The collection on view at Arsenale is a group of five sculpture-ovens that portray, in a large format, members of his family. The central figure of the group is titled Rosario Liendro (2022) after his maternal grandmother, and is surrounded by the figures of his parents and paternal grandparents. Chaile notes that some of the figures are brought to life through descriptions of them handed down in oral stories, rather than his direct knowledge.

Qatari American Artist Explores Racism


This is the sixth collaboration between La Biennale di Venezia and the Victoria and Albert Museum, London, who present a Special Project jointly organised by the two institutions at the Applied Arts Pavilion in the Sale d’Armi, Venice Arsenale: Tiger Strike Red by Sophia Al-Maria, an artist selected by the Curator of the Biennale Arte 2022 Cecilia Alemani.

Qatari-American artist, writer, and filmmaker Sophia Al-Maria explores the echoes of colonialism and racism.

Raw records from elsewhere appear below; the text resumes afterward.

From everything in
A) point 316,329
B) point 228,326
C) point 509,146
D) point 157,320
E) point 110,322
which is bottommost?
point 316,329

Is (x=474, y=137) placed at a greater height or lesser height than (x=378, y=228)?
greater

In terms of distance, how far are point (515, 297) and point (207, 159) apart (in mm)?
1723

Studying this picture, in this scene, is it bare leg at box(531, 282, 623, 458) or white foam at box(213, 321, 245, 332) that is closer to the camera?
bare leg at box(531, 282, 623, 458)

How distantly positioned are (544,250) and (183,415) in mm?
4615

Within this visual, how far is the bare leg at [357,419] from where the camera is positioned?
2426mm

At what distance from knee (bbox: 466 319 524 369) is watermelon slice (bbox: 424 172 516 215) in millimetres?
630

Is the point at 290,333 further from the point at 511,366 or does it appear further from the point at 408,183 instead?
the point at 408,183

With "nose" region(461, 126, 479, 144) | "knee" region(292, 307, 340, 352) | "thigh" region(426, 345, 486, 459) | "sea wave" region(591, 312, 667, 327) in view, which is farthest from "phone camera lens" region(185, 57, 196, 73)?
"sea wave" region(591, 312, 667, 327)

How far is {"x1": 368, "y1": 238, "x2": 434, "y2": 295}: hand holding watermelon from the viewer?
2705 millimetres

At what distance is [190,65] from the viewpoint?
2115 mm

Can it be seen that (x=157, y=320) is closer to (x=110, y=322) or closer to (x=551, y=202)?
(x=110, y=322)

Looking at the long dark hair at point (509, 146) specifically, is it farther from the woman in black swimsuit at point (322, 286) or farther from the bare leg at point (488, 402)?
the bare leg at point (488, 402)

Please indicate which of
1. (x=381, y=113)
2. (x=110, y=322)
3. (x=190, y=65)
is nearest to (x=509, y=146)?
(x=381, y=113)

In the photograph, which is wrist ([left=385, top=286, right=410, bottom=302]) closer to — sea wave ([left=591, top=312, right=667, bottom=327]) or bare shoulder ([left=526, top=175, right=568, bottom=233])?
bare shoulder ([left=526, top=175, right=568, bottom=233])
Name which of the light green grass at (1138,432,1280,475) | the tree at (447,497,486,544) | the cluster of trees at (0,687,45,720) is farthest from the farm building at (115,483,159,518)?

Al-Maria’s work raises questions around the alienation and dysfunction arising from a culture of “alternative facts” and whitewashed history, identifying remnants of colonialism in the fields of quantum computing, virtual space, and artificial intelligence.

This new single-channel video created for the Applied Arts Pavilion in response to the Biennale’s theme, The Milk of Dreams. It is the third in an ongoing series of Al[1]Maria’s video works that include Beast Type Song (2019) and Tender Point Ruin (2021).

Al-Maria was drawn to the peculiar eroticism of the automaton known as “Tippoo’s Tiger.” Made for Tipu Sultan, an 18th century ruler of Mysore in South India, the mechanical sculpture depicts a tiger mauling a British soldier. In Al[1]Maria’s eyes, this automaton both demonstrates a yearning for revenge on the colonial oppressor and s suggestive entwinement of man and beast.

Tiger Strike Red proposes that the non-consensual projection of Orientalism’s (white male) gaze is once again at work in our collective vision of the future, suggesting that the imaginary monsters conjured by British colonialism – whether the tiger of Mysore or the image of women wearing niqabs – are deeply entangled in our present-day machines and technologies.